Ils sont quatre et ne comprennent pas où ils doivent s’asseoir : le banc des prévenus est trop petit. « Serrez-vous… » encourage un président au crane bronzé et au ton affable. Lui est seul, sans assesseurs.
Kader, Hamid, Kamel et Jaber ont la cinquantaine. Un soir ils entrent déjà enivrés dans un bar-tabac du 18e arrondissement. Fahima, 22 ans, refuse de leur servir une bière. Les insultes fusent, un client est pris à partie, elle s’interpose. Une chaise est lancée sur la serveuse qui se protège : son avant-bras est cassé. Mais ni elle ni la vidéo-surveillance ne permettent d’établir qui a porté le coup.
« Kader : Quelqu’un a lancé la chaise derrière nous. Qui a blessé la serveuse ? Je ne sais pas mais elle le sait. Elle nous a frappés avec la chaise.
Le président : Finalement vous êtes victime !
Hamid : Mes amis étaient îvres, je ne voulais pas boire. Oui, oui, j’ai dit que je voulais l’égorger mais sous l’emprise de l’alcool. Moi j’ai reçu une chaise. J’ai une fille de 16 ans. Je demande pardon à la justice et à la victime.
Kamel : Je me souviens uniquement être entré dans le bar. J’ai rien vu, j’ai pas d’il, je peux pas lire.
Jaber : Des chaises sont passées au-dessus de moi. J’ai rien frappé. J’avais bu une bouteille de vin rouge. J’étais pas bourré : je peux en boire 4 ou 5 !
Le président : Pourquoi pas 40… Avez-vous vu lancer des chaises par ces trois-là ?
Jaber (il ne semble pas comprendre, il hésite) : Oui…
Le président : Y a t-il des questions pour faire avancer la vérité… » Aucune question.

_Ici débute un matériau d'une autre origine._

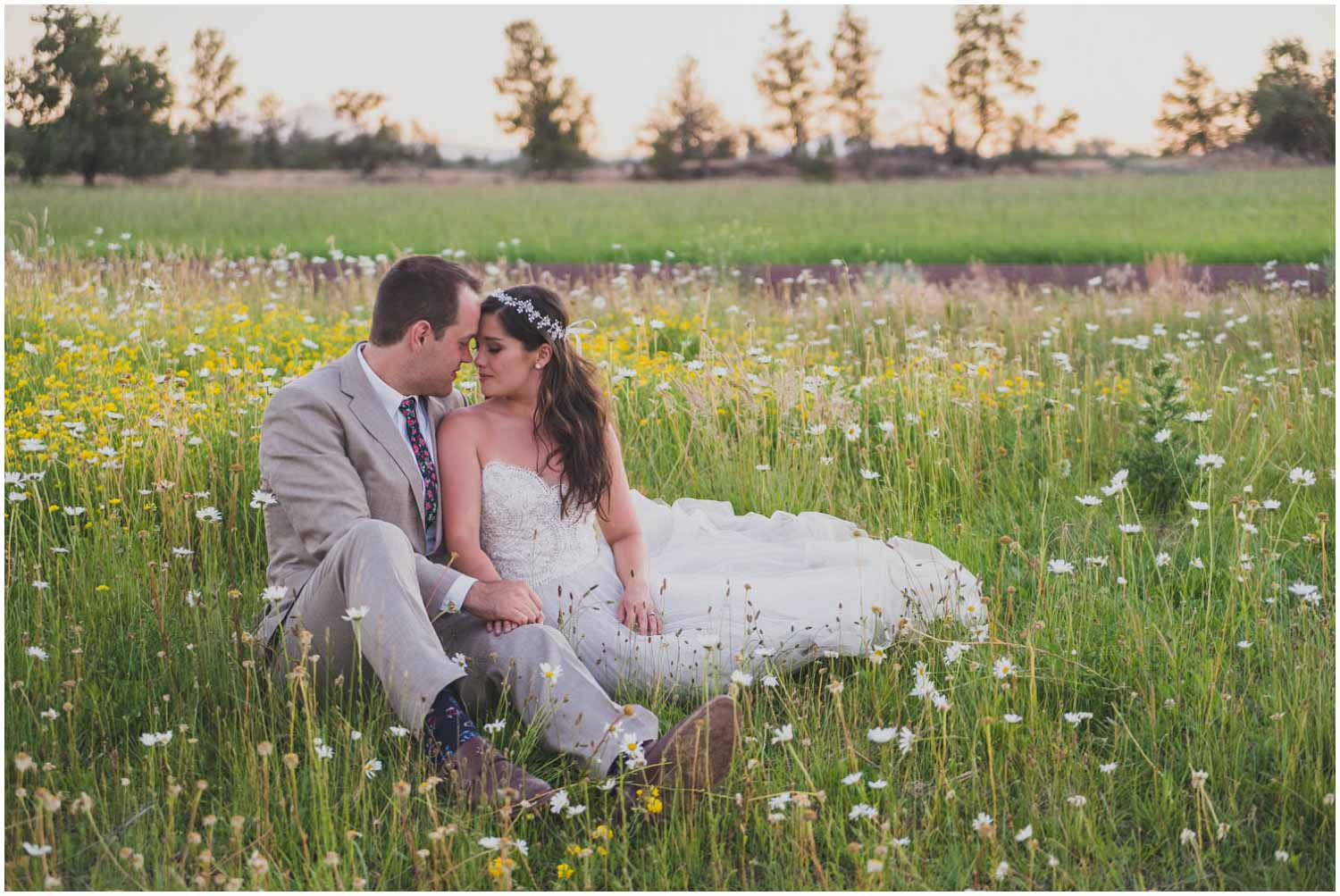 bride and groom snuggling for golden hour portraits in central oregon wild flowers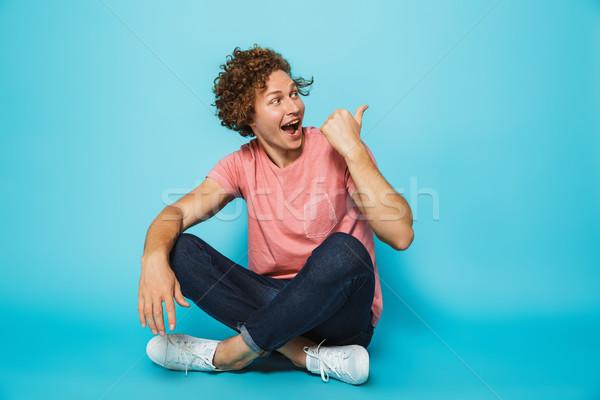Portrait jeunes homme pointant Photo stock © deandrobot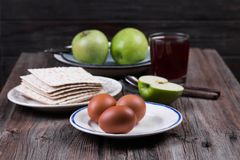 Ceremonial foods on the Passover holiday. Seder table ingredients: matzo bread, hard-boiled eggs for Beitzah, wine, apple and nuts for Charoset. Happy Passover Royalty Free Stock Image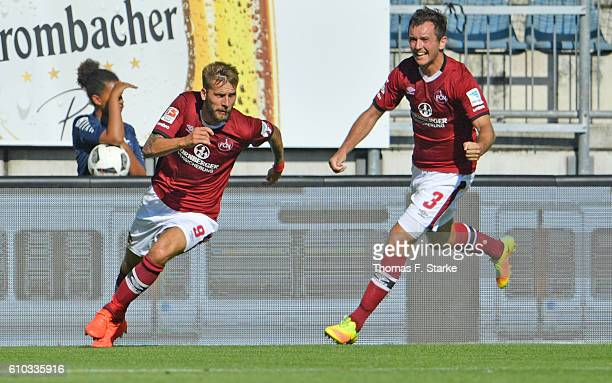 Guido Burgstaller and Even Hovland of Nuernberg celebrate their teams second goal during the Second Bundesliga match between DSC Arminia Bielefeld...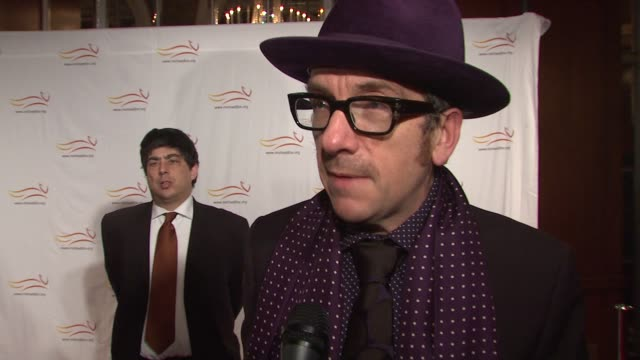 elvis costello talking about being at the event and supporting the cause. at the 'a funny thing happened on the way to cure parkinson's' benefit at... - elvis costello stock-videos und b-roll-filmmaterial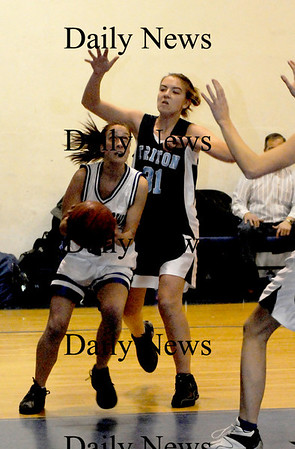 Georgetown:  Georgetown's Gina DeGenova drives on Triton's Jen Rock during their  game at Georgetown Tuesday night. photo by Jim Vaiknoras/ Newburyport Daily News. Tuesday January 6, 2008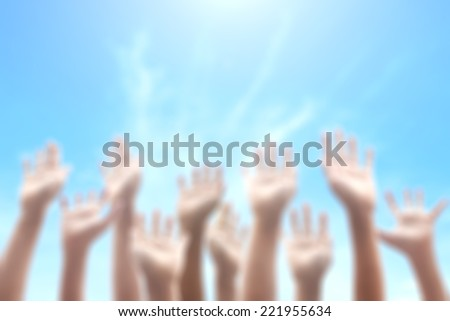 Blurred people raising hands on blue sky background. International Volunteer Day, Human Rights Day, International Human Solidarity Day, Praise and Worship, Christian, Trustconcept. - stock photo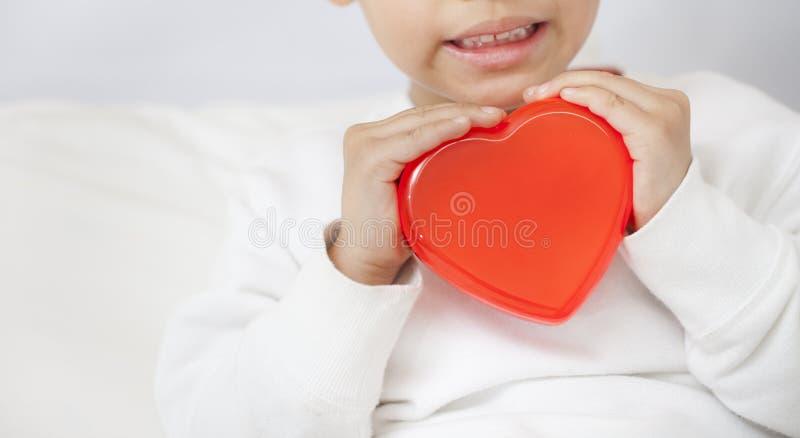 Bambino che tiene piccolo cuore rosso, primo piano fotografie stock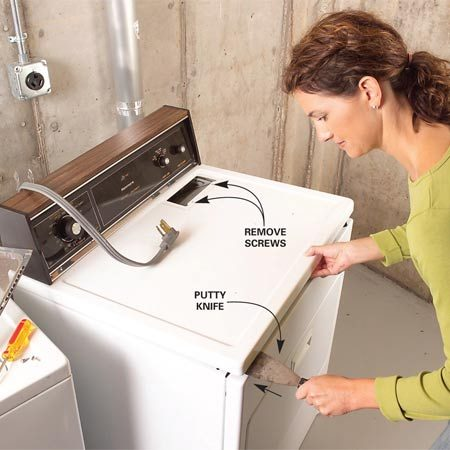<b>Photo 2: Replace the heating element - Open the top</b></br> Unscrew the two screws that hold the lint catcher to the top. Then slide a stiff putty knife under the front corners and lift to unhook the lid. Tilt it up to expose the top bracket of the heating element compartment.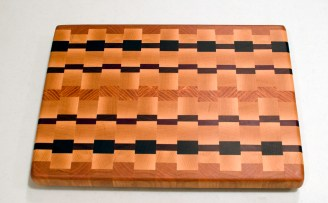 "Cutting Board 16 - End 009. Cherry, Hard Maple, Jatoba, Padauk, Purpleheart, Honey Locust & Bloodwood. End grain. 11"" x 15"" x 1-3/8""."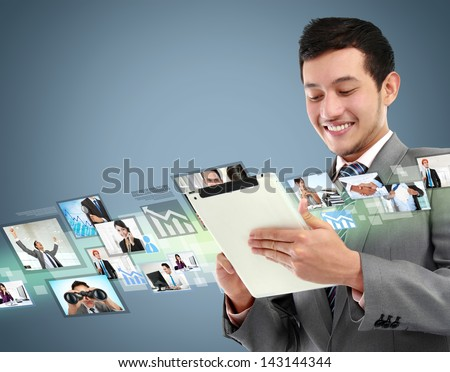 portrait of successful young business man with tablet in the office - stock photo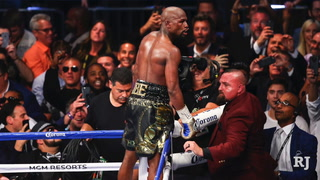 Covering the Cage: Mayweather Wins by TKO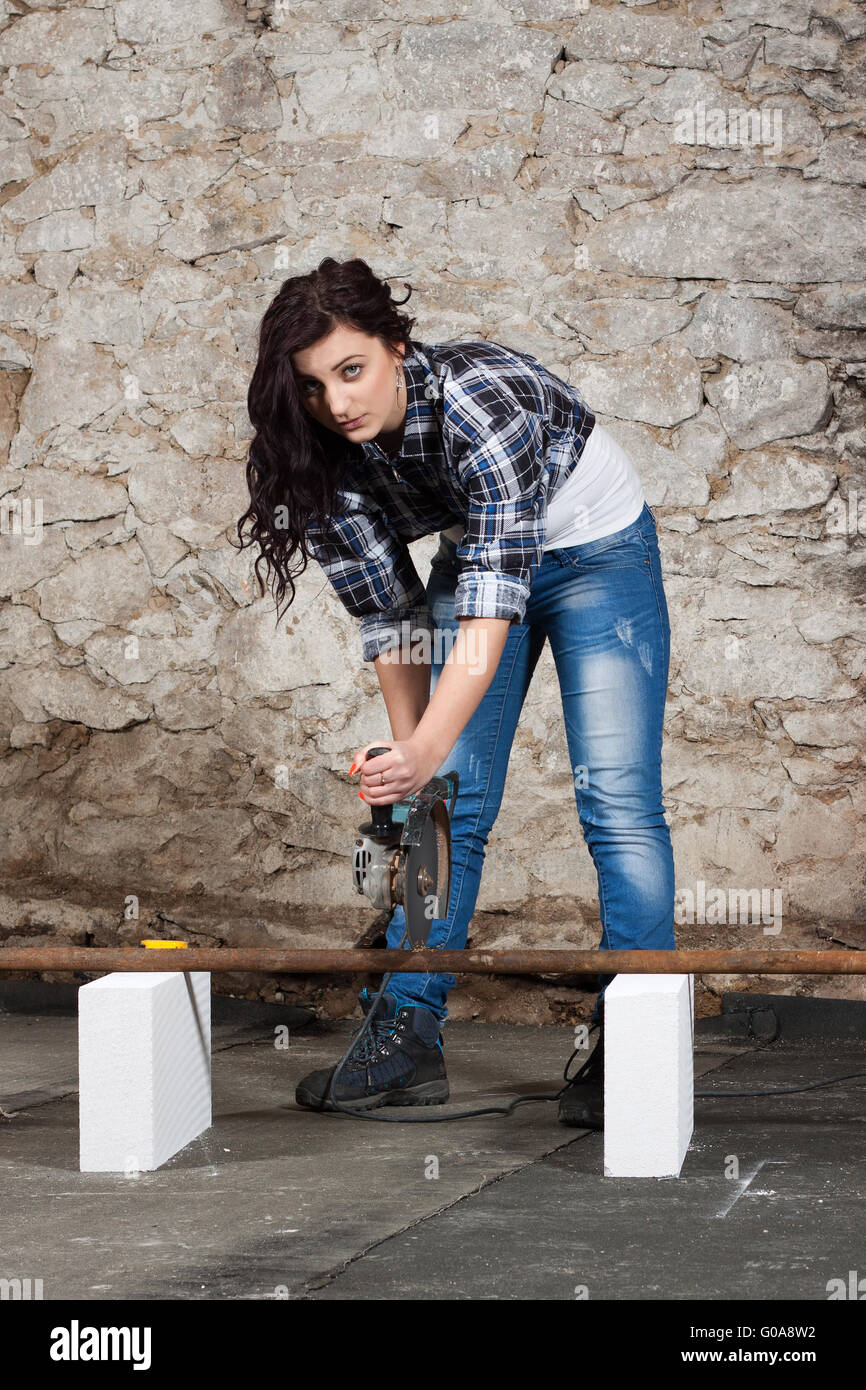Young long-haired woman with an angle grinder - Stock Image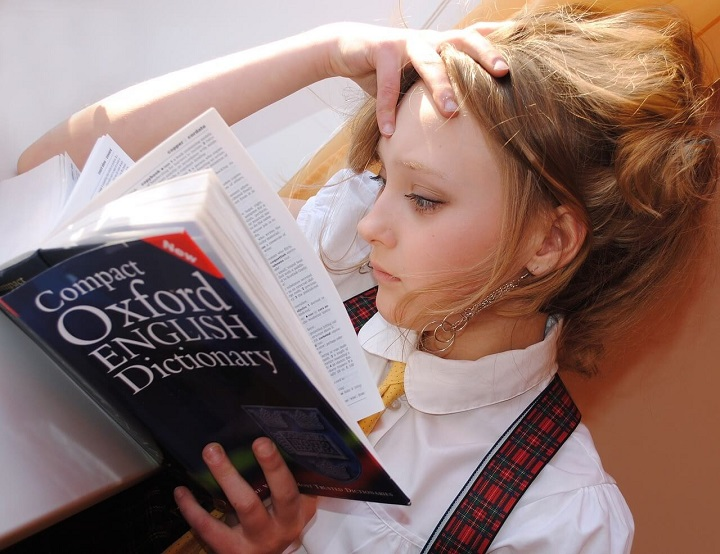 a girl is reading dictionary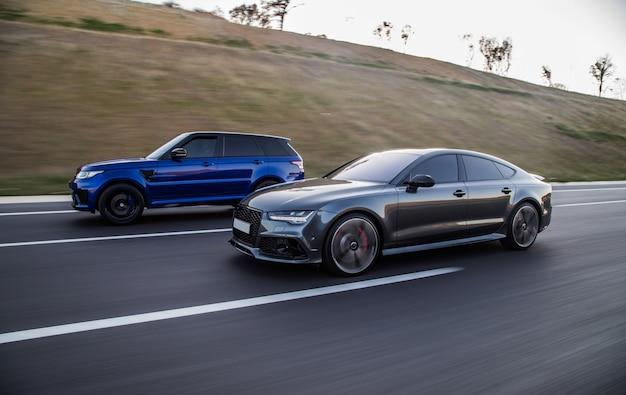 Automobilismo de um jipe azul e um carro esporte cinza sedan.
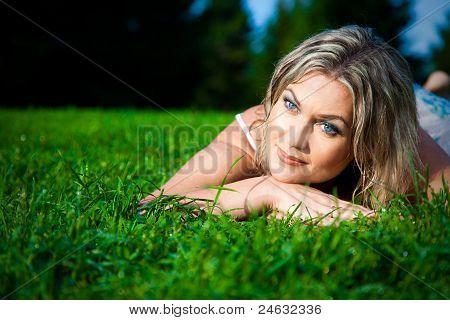 attraktive Frau auf grünem Gras liegend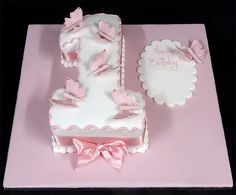 Themed birthday cake - 55 ideas year baby - baby girl birthday cake in the shape of a number 1 decorated with pink butterflies 1st Birthday Cake For Girls, Butterfly Birthday Cakes, 7th Birthday Cakes, Birthday Parties, Birthday Ideas, Cake Images, Cake Pictures, London Cake, Baby Girl Cakes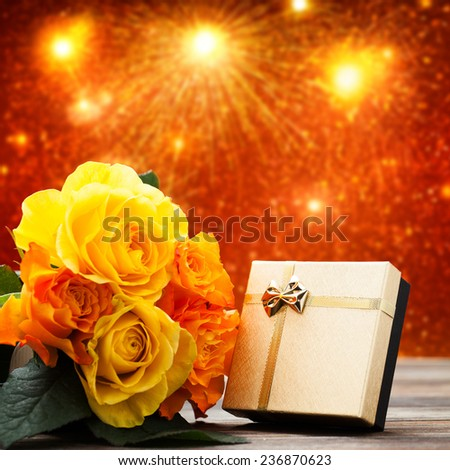 roses and a present in front of a firework scene - stock photo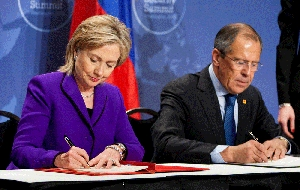 (Apr. 14) -U.S. Secretary of State Hillary Clinton and Russian Foreign Minister Sergei Lavrov sign an updated version of a 10-year-old agreement on eliminating surplus weapon-usable plutonium (Brendan Hoffman/Getty Images).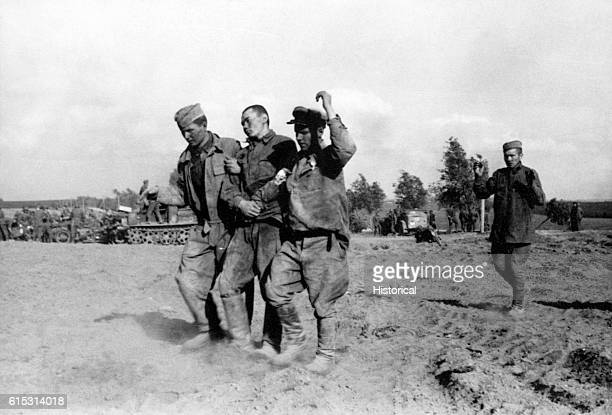 Soviet prisoners of war are presumably being taken to a POW camp by the German invaders 1940s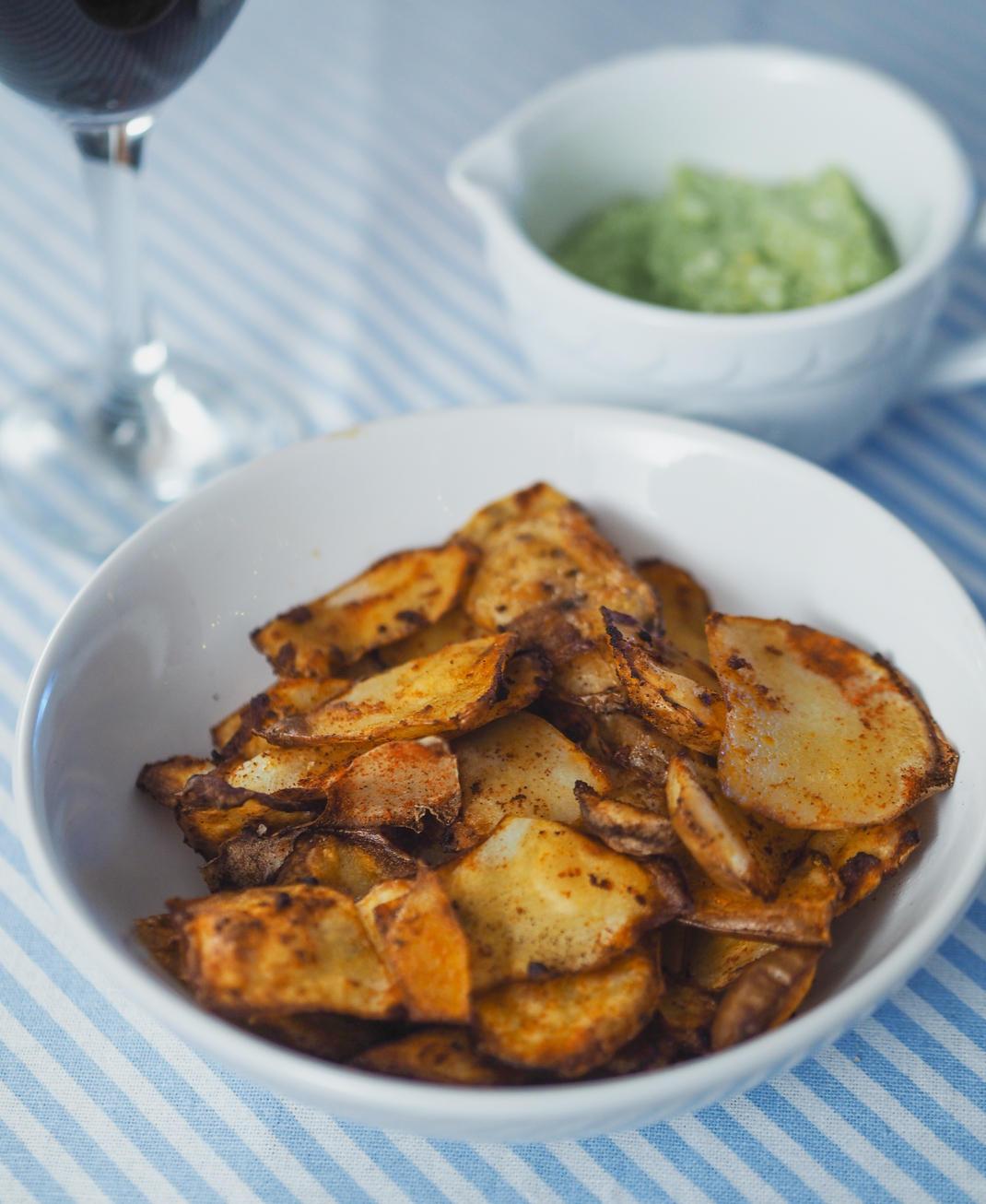 spicy potato peelings and creamy avocado dip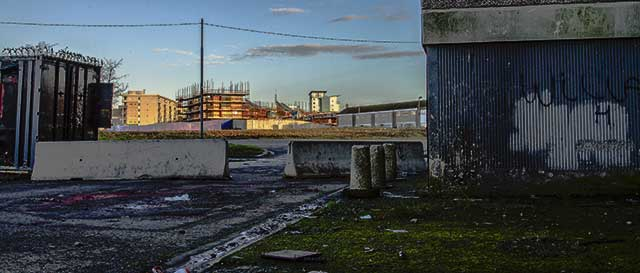 Pyrite houses uninhabitable in the shadow of Ballymun towers (© Paul Reynolds)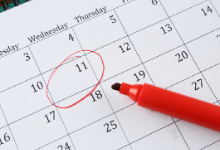 Picture of monthly calendar with a red highlighter laying in the middle of it. Also, their is a red highlight circled around the 11th day of the month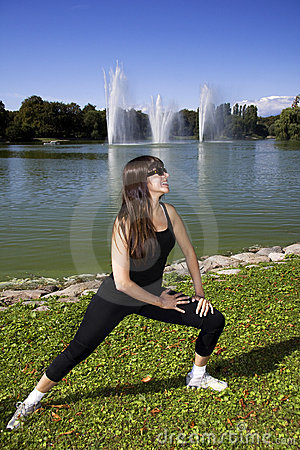 Free Woman Stretching By The Lake Stock Images - 10652424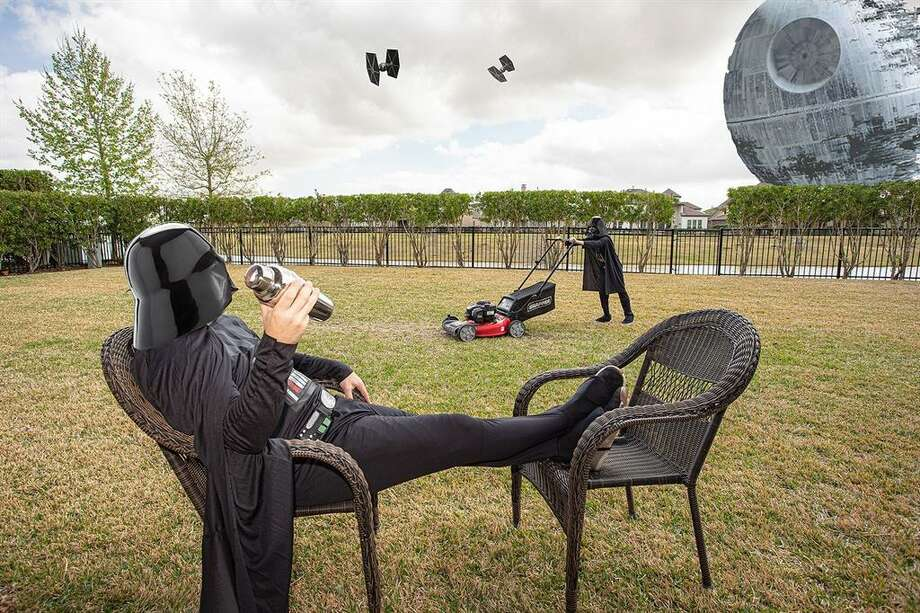 "Houston realtor Ellis Young and his children, Bryce, 13, and Kaiden, 9, donned their best ""Star Wars"" gear and channeled the dark side to help attract attention to this Friendswood home, which was just listed at nearly $1 million. Photo: Houston Association Of Realtors"
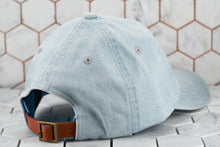 The back view of the Dear Martian solid denim blue dad hat , which shows of the brass buckle adjustable strap closure.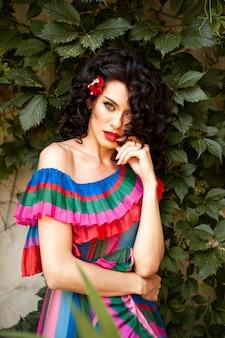 Bella donna europea sensuale spettacolare con capelli scuri arricciati in un vestito estivo in città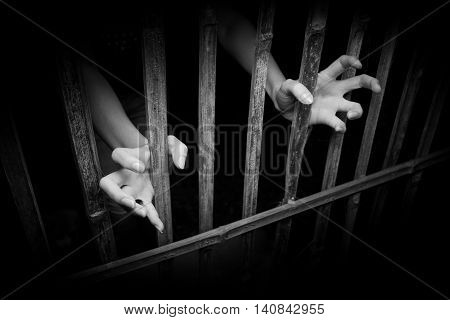 Female Hands with cage cell. trafficking Concept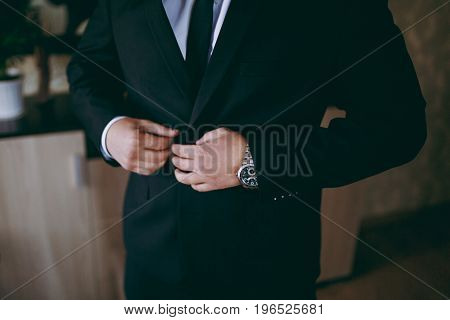 Elegant Groom In Wedding Jacket Wearing White Shirt And Turquoise Tie. Groom's Hands On Blue Suit.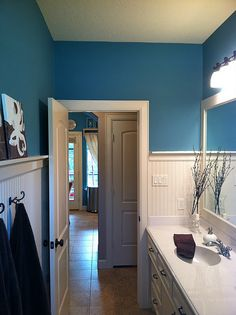 wainscoting, wh cabinet,  marble counter- blue bathroom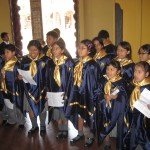 a spontaneous concert by school children preparing for a Mass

L’avocate de la victime raconte la Goutte-d’or : « Un quartier arabe, un quartier africain. Une clientèle qui méprise les femmes. Cet incident est une caricature du racisme dans ce quartier. Le client Namedou est servi. Kader ne supporte pas que le Noir soit servi. Namedou est agressé. Il existe un climat d’intimidation collective. On arrive mal à distinguer qui a envoyé la chaise mais il s’agit d’une violence collective commise en réunion, accompagnée de propos machistes et menaçants. Il y a une incidence psychologique et professionnelle liée à l’agression. Ma cliente ne pourra plus être seule dans son bar. »
Tous coupables ?
La vérité n’a pas avancé. Le procureur veut contourner la difficulté. « L’un des quatre s’est emparé d’une chaise avec la volonté d’atteindre autrui. Peu importe qui on a souhaité atteindre. L’infraction peut être appréhendée dans son ensemble. La culpabilité s’applique à tous. Cependant la peine doit être individualisée : pour les deux qui ont un casier judiciaire, je demande 4 mois fermes. Pour les deux autres, 6 mois de sursis. »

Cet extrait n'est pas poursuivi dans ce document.